That would still be just an algorithm. But in any case, I think you
understand my point: "software" can never be certain of the
"hardware". Which means we must be humble on the question of
where/how our consciousness is being computed.
I'm glad they don't teach that to neurosurgeons.
>>
It was discovered more than 30 years ago that if Quarks
didn't exist inside protons then high speed electrons
would scatter off protons differently than the way they
are observed to scatter. If you assume Quarks don't exist
then there are consequences, those high speed electrons
will behave in ways that surprise you. In other words
physics told you that your assumption was incorrect.
/
>
Okay. So you do accept relations between mathematical objects
can support your consciousness?/
A mathematical object is just something that has been defined in
the language of mathematics,
But humans weren't free to define Quarks any way they choose.

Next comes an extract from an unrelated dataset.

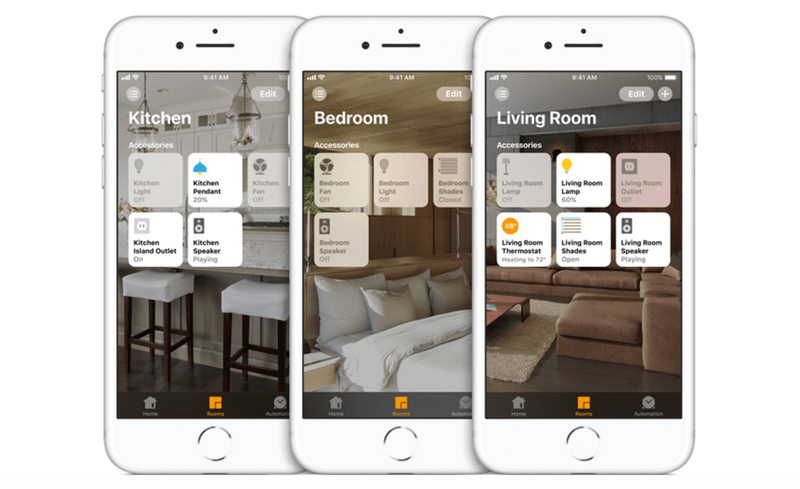 Smart Home Apple How To Control Unapproved Smart Home Gadgets With Apple's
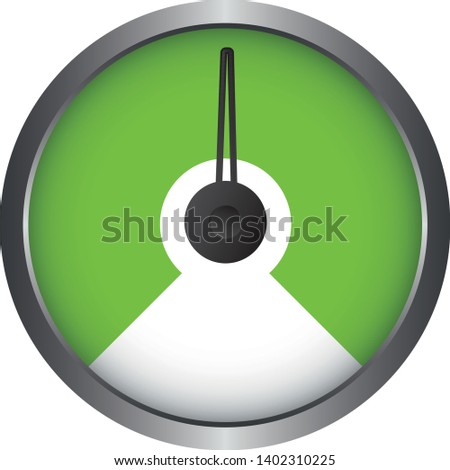 Set of Measuring Vector Icons - 1 Segment - Speedometer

Quarks are objective, independently existing, mathematical objects.
?? They can't be both mathematical objects defined within a theory and
independently existing? "Independently" can only refer to independence
from theory. My chair exists independent of theory because I can define
it ostensively.
If the same is true of integers (that they are objective,
independently existing,
Independent of what? Above you thought they were dependent on the
axioms set.
mathematical objects), then it might be that we can
explain/predict/derive the existence of quarks or other properties of
our physical universe from those more basic and more fundamental laws.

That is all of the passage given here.